** Exercise prompt **
Could you restate all of the records below exactly, with the pictures left out?

** Supplied information **
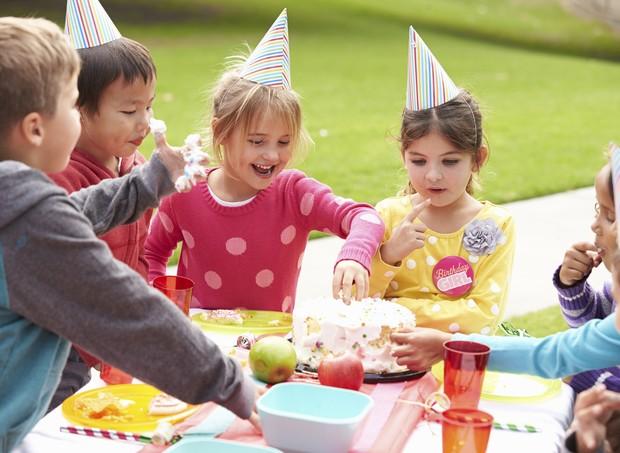 Festa de aniversário ao ar livre com crianças (Foto: Thinkstock)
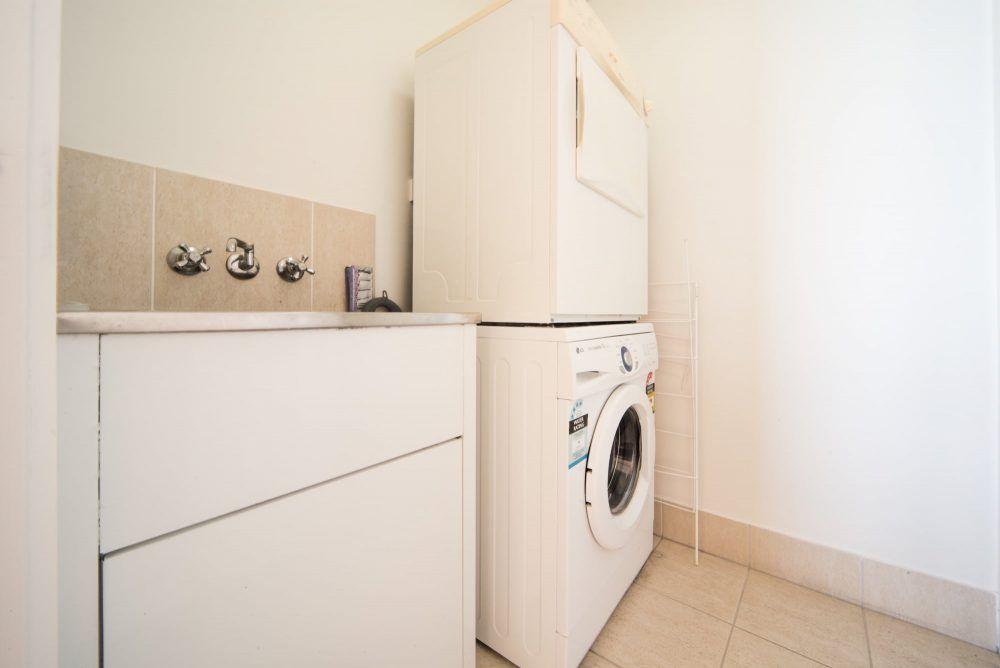 apartment-2-pinnacles-airlie-beach-1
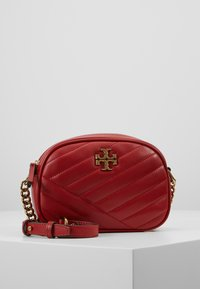 Tory Burch - KIRA CHEVRON SMALL CAMERA BAG - Bandolera - red apple - 0
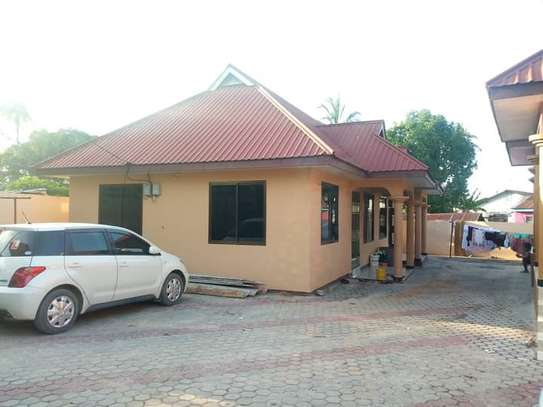 3 bed room big house for sale  at ukonga area image 2
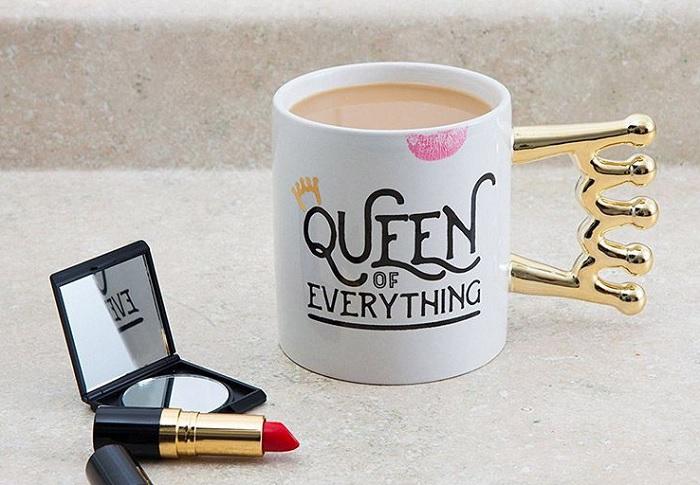 Kubek królowej z uchem w kształcie korony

** Answer area **
 Festa de aniversário ao ar livre com crianças (Foto: Thinkstock)
 apartment-2-pinnacles-airlie-beach-1
 Tory Burch - KIRA CHEVRON SMALL CAMERA BAG - Bandolera - red apple - 0
 3 bed room big house for sale  at ukonga area image 2
 Kubek królowej z uchem w kształcie korony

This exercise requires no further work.